In this case, after its request to the council of Berea was rejected, appellant pursued its objective to the executive branch of the city government by requesting a building permit. It followed the rejection of that request by an administrative ap*91peal to the Board of Zoning Appeals. At this point, Chapter 2506, Revised Code, provided a plain and adequate remedy to review the board’s affirmance of the denial of the building permit, by appeal to the Common Pleas Court. On such appeal, the appellant could have contended, as it did in the Court of Appeals, that the zoning ordinance was unconstitutional to the extent of prohibiting its proposed use of its property. If it is right in that contention, the Common Pleas Court could have provided appellant with all of the relief that it sought in its mandamus action.
The relator, in building permit zoning litigation, is almost invariably a property owner who is seeking to increase the value of his realty and is obstructed by provisions of a zoning law or ordinance. His interest is private, as opposed to the interest of an agency of the government. The Constitution of Ohio encourages the right of property owners in “acquiring, possessing, and protecting property.” Section 1, Article I of the Constitution of Ohio. However, Taft, C. J., in his concurring opinion endeavors to draw a distinction in actions in mandamus between the enforcement and protection of public interests on the one hand and private interests on the other — a distinction to which the writer of this opinion does not subscribe.
State, ex rel. Allied Wheel Products, Inc., v. Indus. Comm., 161 Ohio St. 555; State, ex rel. D. L. Auld Co., Inc., v. Morse et al., Indus. Comm., 161 Ohio St. 561; and State, ex rel. Libbey-Owens-Ford Glass Co., v. Indus. Comm., 162 Ohio St. 302, tend to deny the property owner his right to invoke the original jurisdiction of this court or Courts of Appeals on the ground that purely private interests are involved. That relator’s interests are private is not doubted but it is certainly true that our whole national economy is built largely upon private interests, initiative and enterprise.
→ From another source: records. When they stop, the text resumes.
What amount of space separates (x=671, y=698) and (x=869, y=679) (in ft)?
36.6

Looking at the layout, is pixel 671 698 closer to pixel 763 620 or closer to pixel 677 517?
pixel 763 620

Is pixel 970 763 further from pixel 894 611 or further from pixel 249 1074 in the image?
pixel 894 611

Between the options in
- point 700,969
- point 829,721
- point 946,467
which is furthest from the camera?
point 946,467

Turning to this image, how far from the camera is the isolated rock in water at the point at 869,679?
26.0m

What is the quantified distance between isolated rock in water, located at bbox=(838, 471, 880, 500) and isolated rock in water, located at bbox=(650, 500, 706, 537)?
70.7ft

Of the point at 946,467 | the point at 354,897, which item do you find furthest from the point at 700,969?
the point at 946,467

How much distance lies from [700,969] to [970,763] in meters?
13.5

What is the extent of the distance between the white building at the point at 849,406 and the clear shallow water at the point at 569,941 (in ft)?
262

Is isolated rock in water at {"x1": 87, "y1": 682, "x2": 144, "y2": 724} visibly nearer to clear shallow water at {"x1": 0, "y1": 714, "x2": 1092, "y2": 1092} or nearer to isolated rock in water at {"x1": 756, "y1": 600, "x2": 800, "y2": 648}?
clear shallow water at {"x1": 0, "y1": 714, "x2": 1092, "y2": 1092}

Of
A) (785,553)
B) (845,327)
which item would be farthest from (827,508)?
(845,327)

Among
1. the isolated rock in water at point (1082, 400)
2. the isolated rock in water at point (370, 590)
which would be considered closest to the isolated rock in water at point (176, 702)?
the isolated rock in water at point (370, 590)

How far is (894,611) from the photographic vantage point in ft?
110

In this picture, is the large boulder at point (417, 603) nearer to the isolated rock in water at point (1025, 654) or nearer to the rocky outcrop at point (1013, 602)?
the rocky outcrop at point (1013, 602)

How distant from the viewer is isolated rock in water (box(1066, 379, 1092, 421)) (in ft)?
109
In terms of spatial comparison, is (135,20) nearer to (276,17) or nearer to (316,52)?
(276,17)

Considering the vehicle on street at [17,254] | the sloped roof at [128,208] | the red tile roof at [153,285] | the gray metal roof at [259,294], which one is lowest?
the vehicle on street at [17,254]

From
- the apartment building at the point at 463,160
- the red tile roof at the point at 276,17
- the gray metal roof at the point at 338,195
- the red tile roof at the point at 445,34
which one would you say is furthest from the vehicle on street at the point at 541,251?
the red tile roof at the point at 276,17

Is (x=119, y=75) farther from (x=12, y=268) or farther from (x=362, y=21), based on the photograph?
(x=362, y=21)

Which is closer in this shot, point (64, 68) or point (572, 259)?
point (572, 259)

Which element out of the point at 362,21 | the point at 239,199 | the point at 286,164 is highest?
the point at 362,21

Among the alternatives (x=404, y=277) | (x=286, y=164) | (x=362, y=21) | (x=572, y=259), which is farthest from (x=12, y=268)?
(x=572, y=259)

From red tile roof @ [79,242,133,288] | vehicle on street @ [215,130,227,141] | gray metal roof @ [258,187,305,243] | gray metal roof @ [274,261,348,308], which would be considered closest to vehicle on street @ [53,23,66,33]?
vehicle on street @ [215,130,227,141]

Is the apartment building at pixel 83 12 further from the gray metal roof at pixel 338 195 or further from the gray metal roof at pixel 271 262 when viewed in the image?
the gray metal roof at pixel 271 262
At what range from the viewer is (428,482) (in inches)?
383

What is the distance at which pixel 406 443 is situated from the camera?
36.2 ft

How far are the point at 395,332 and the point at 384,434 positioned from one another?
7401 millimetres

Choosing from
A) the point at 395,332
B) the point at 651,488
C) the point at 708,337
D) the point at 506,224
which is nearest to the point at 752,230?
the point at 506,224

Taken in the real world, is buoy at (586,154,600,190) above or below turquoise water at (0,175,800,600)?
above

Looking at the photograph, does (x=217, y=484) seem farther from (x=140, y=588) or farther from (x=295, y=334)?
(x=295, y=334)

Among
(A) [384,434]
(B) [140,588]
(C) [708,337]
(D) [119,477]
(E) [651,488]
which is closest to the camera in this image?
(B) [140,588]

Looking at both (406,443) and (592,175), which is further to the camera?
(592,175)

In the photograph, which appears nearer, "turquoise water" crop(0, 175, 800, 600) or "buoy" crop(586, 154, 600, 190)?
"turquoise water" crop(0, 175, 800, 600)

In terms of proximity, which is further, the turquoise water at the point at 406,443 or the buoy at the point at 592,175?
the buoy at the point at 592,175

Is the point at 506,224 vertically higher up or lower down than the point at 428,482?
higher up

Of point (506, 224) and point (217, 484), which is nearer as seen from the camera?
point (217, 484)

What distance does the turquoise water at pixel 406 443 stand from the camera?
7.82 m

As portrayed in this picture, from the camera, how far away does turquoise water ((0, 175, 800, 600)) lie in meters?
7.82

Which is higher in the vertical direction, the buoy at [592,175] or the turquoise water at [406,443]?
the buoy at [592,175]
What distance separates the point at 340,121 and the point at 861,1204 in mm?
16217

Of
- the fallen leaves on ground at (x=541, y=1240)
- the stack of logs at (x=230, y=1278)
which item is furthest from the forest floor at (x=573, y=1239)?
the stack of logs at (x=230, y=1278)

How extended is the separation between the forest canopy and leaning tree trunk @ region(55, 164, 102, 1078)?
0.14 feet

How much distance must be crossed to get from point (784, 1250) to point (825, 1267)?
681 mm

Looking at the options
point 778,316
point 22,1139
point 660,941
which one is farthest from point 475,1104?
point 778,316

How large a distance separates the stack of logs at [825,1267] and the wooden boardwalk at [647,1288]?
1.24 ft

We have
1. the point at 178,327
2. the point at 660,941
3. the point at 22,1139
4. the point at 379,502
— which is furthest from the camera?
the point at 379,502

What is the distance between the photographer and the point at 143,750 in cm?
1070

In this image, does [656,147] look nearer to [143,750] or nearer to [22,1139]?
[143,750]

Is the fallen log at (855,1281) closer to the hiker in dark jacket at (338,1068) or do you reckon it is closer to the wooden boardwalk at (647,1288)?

The rule announced in the last three cases above mentioned is in conflict with the provisions set out in the last sentence of Section 2, Article IV of the Constitution of Ohio, which reads:
“No law shall be passed or rule made whereby any person shall be prevented from invoking the original jurisdiction of the Supreme Court.” (Emphasis added.)
*92The origin of this amendment to the Constitution was occasioned by a “ rule of practice ’ ’ of the Supreme Court to refer cases seeking a writ of mandamus to the Circuit Court (predecessor of the Courts of Appeals) for determination. State, ex rel. Werden, v. Williams, Twp. Clerk, 26 Ohio St. 170.
The constitutional amendment is in clear unambiguous language. The rule suggested in Allied Wheel, supra, and Glass Co., supra, is precisely the rule in effect in Werden, supra, and is in direct conflict with the constitutional amendment above quoted. This amendment was adopted by the people in 1912 to terminate this “rule of practice” by the Supreme Court referred to in Werden, supra.
There being available to the relator a plain adequate remedy in the ordinary course of the law, the judgment of the Court of Appeals is reversed and the cause remanded to that court with instructions to deny the writ of mandamus.
Judgment reversed.
Schneider and Brown, JJ., concur. Taet, C. J., concurs except as indicated in his concurring opinion. Matthias, J., concurs in paragraph one of the syllabus but dissents from the judgment. Zimmerman and O’Nehjl,, JJ., dissent.